There were “no serious adverse events” and “no negative effects” on cognitive and emotional function among the volunteers that took psilocybin, according to a Compass Pathways press release. Instead, the volunteers experienced “changes in sensory perception and positive mood alteration” — typical effects of psychedelic drugs.

“The results of the study are clinically reassuring and support further development of psilocybin as a treatment for patients with mental health problems that haven’t improved with conventional therapy, such as treatment resistant depression,” said James Rucker, one of the lead researchers from King’s College London, in the press release.

This is just the first of two phases in their testing — the second phase trial will involve over 200 patients with depression across Europe and North America.

More than 264 million people worldwide are affected by depression, according to the World Health Organization. The most common pharmaceutical treatment is to take antidepressants like Prozac, which increase levels of serotonin in the brain to improve mood.

But this type of antidepressant doesn’t work for everyone, and is generally prescribed as a long-term treatment to maintain effectiveness.

By contrast, psychedelic drugs quickly alter our brain function, and could therefore potentially treat patients in just a few doses when combined with therapy, researchers have suggested. Though research remains in the early stages, such a treatment could target a range of mental health conditions, including anxiety, addiction, and obsessive compulsive disorder (OCD).

Here’s how it works: theoretically, psilocybin helps “loosen” the deeply-rooted patterns of thinking and behavior behind many of these mental disorders, according to King’s College London. It could “relax” the parts of our brain that control these behaviors, thus allowing old patterns to change or fade.
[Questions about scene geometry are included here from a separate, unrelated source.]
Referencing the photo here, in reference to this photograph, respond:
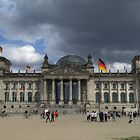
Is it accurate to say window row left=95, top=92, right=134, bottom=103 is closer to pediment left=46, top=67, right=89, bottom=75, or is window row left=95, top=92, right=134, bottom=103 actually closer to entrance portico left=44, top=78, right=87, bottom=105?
entrance portico left=44, top=78, right=87, bottom=105

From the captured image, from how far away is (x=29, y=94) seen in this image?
396 ft

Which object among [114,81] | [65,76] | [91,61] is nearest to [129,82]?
[114,81]

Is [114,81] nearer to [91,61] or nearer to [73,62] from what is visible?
[91,61]

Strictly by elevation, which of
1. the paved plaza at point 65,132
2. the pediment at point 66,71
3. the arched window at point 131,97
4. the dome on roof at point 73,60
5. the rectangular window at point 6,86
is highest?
the dome on roof at point 73,60

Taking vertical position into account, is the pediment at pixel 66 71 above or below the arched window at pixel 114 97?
above

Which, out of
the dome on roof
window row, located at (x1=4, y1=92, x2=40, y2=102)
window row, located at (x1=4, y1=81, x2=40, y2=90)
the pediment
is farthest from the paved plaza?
the dome on roof

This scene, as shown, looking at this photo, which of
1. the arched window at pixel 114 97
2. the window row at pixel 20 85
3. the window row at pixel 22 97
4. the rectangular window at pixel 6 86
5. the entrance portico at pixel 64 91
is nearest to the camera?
the entrance portico at pixel 64 91

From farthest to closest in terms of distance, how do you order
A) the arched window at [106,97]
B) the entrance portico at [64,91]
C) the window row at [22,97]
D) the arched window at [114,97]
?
the window row at [22,97]
the arched window at [106,97]
the arched window at [114,97]
the entrance portico at [64,91]

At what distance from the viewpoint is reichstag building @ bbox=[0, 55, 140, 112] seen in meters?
115

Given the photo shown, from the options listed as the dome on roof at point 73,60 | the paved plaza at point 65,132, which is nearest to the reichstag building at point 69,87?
the dome on roof at point 73,60

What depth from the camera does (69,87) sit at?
117m

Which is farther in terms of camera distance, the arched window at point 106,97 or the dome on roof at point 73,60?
the dome on roof at point 73,60

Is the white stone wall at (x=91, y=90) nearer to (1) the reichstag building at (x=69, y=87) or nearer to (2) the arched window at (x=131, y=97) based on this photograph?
(1) the reichstag building at (x=69, y=87)

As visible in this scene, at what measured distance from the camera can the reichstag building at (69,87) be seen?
11538cm
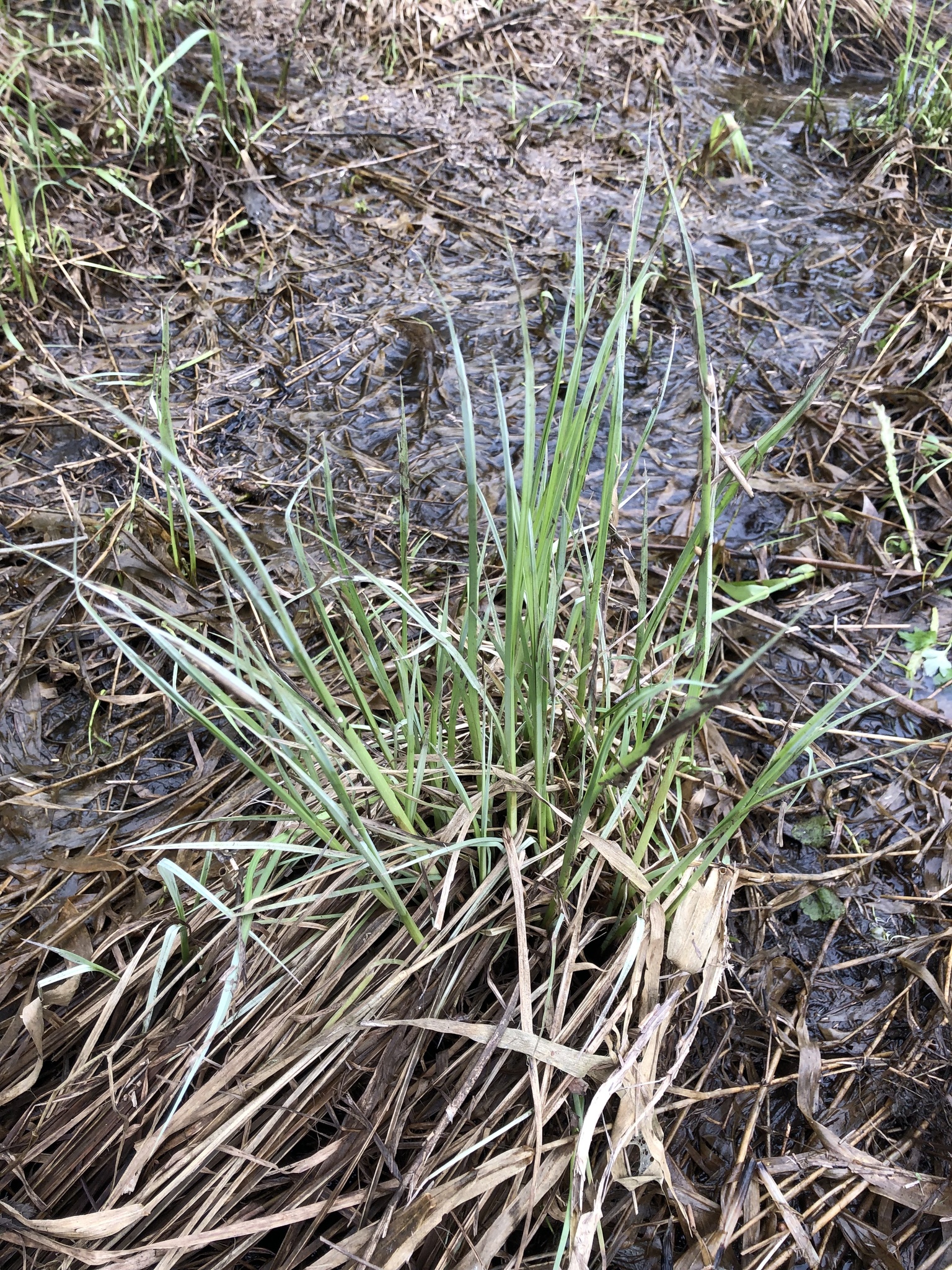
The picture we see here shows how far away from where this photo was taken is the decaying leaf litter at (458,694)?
0.92 m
Patients who have received psilocybin have described coming down from the high with “new insights” and changed perspectives on their difficulties, said the university.

A 2014 Imperial College London study supports this theory. After volunteers were injected with psilocybin, the parts of their brain associated with emotional thinking became more active, while the introspective, self-conscious part of their brain became less active.

But psilocybin and other pschedelics are likely still a long way to being approved, developed, and rolled out as treatments. Only recently have US cities like Denver and Oakland moved to decriminalize psilocybin; nationwide, it’s still listed as a Schedule 1 controlled substance, meaning it has no medicinal properties under official US federal policy.